:: Tareas ::
a) Reproduce sin cambios el pasaje del texto fuente que empieza en "Las teorías anteriormente" y termina en "a gran escala.".
b) Enumera a todas las personas que el texto fuente menciona por su nombre.
c) Traduce al inglés esta oración del texto fuente: "La efectividad del mercado monetario depende de que el mundo entero actúe como si el dinero fuera “natural” y no una simple invención humana."

:: Texto fuente ::
########################################

A mediados de los años sesenta, los sociólogos Thomas Luckmann y Peter L. Berger publicaron una de las obras más influyentes del siglo pasado: La construcción social de la realidad. La tesis de los autores es que los participantes de una cultura aceptan tácitamente determinadas instituciones o realidades y se comportan como si de verdad existieran. En nuestros días, Yuval Noah Harari, reconocido escritor, historiador y filósofo, ha machihembrado la teoría luckmann-bergeriana con su propia visión historicista del ser humano. El intelectual israelí sostiene que el ser humano llegó a dominar el mundo gracias a dos detalles: en primer lugar, su capacidad para construir y compartir relatos; y en segundo término, su pericia para colaborar con otros humanos aun sin conocerlos. Cada vez que subimos a un avión, utilizamos los servicios de un taxi o disfrutamos de las atracciones de Portaventura, por citar algunos ejemplos, ponemos nuestra vida en manos de personas de las que no sabemos absolutamente nada: ingenieros, técnicos, conductores, operadores, etc.
Las teorías anteriormente señaladas explicarían cómo atribuimos cualidades humanas a meros constructos sociales (o relatos). Le pondré un ejemplo para explicarme mejor. En el planeta hay millones de personas que no comulgan (por ser delicados en la expresión) con la cultura y los valores norteamericanos, pero en cambio profesan una inquebrantable fe en el dólar. La efectividad del mercado monetario depende de que el mundo entero actúe como si el dinero fuera “natural” y no una simple invención humana. A poco que pensemos en nuestra “realidad” como especie, descubriremos que la actual civilización (y las que nos precedieron) se aguanta gracias a una serie de relatos que nos permiten colaborar a gran escala.

########################################

:: Conjunto de datos ::
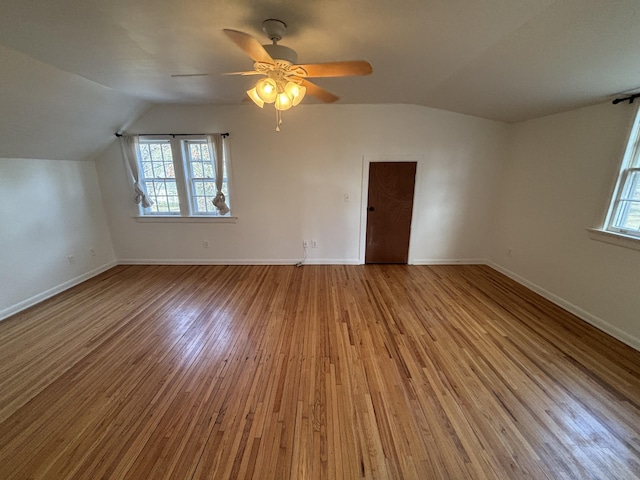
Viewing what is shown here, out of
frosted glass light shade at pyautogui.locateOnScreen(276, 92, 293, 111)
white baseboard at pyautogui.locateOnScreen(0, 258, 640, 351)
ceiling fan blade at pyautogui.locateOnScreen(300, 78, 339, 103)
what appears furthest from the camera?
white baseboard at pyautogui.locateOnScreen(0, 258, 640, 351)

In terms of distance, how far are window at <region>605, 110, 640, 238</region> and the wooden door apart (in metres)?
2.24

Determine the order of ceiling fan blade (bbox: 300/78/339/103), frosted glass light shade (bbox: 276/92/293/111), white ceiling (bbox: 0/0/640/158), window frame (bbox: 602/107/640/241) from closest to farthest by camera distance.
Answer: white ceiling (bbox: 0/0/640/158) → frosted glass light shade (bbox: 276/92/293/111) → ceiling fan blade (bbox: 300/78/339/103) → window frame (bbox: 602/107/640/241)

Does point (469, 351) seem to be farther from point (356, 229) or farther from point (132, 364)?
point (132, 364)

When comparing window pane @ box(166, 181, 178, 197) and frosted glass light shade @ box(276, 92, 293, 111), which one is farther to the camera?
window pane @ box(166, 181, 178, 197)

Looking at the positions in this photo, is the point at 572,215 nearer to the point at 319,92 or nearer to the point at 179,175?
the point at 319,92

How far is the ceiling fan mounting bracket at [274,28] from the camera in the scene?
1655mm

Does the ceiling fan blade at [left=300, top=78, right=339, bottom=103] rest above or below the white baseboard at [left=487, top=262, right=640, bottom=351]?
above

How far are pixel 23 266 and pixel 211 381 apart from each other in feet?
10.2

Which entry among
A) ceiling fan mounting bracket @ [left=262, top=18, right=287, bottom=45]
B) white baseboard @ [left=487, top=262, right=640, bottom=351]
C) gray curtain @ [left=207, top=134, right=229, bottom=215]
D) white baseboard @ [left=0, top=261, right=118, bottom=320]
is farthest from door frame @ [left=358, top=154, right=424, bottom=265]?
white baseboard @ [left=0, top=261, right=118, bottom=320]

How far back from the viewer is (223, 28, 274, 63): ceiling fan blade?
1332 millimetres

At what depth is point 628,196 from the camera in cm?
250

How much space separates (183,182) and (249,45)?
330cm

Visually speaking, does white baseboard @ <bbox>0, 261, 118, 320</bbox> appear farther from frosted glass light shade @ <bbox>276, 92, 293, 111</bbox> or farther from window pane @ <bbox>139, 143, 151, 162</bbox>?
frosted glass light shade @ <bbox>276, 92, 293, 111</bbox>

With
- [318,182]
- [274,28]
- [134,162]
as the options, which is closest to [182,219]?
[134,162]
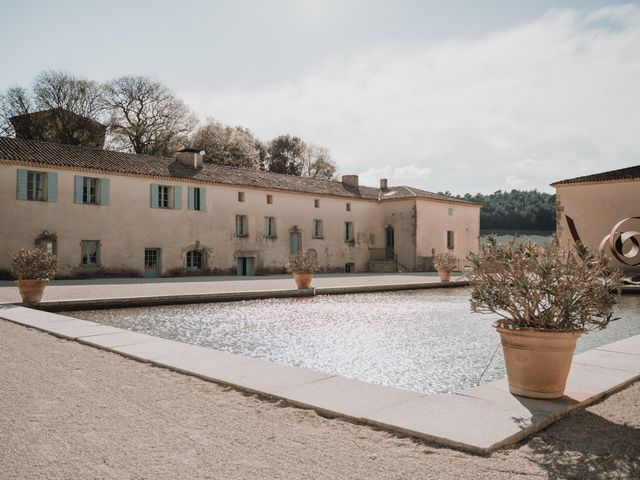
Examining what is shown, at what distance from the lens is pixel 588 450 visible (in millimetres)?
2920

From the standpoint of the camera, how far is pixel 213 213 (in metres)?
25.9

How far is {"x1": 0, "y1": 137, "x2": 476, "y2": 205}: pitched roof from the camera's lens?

########################################

:: Respuestas desarrolladas ::
a)
Las teorías anteriormente señaladas explicarían cómo atribuimos cualidades humanas a meros constructos sociales (o relatos). Le pondré un ejemplo para explicarme mejor. En el planeta hay millones de personas que no comulgan (por ser delicados en la expresión) con la cultura y los valores norteamericanos, pero en cambio profesan una inquebrantable fe en el dólar. La efectividad del mercado monetario depende de que el mundo entero actúe como si el dinero fuera “natural” y no una simple invención humana. A poco que pensemos en nuestra “realidad” como especie, descubriremos que la actual civilización (y las que nos precedieron) se aguanta gracias a una serie de relatos que nos permiten colaborar a gran escala.

b) Thomas Luckmann, Peter L. Berger y Yuval Noah Harari.

c) The effectiveness of the money market depends on the whole world acting as if money were "natural" and not a mere human invention.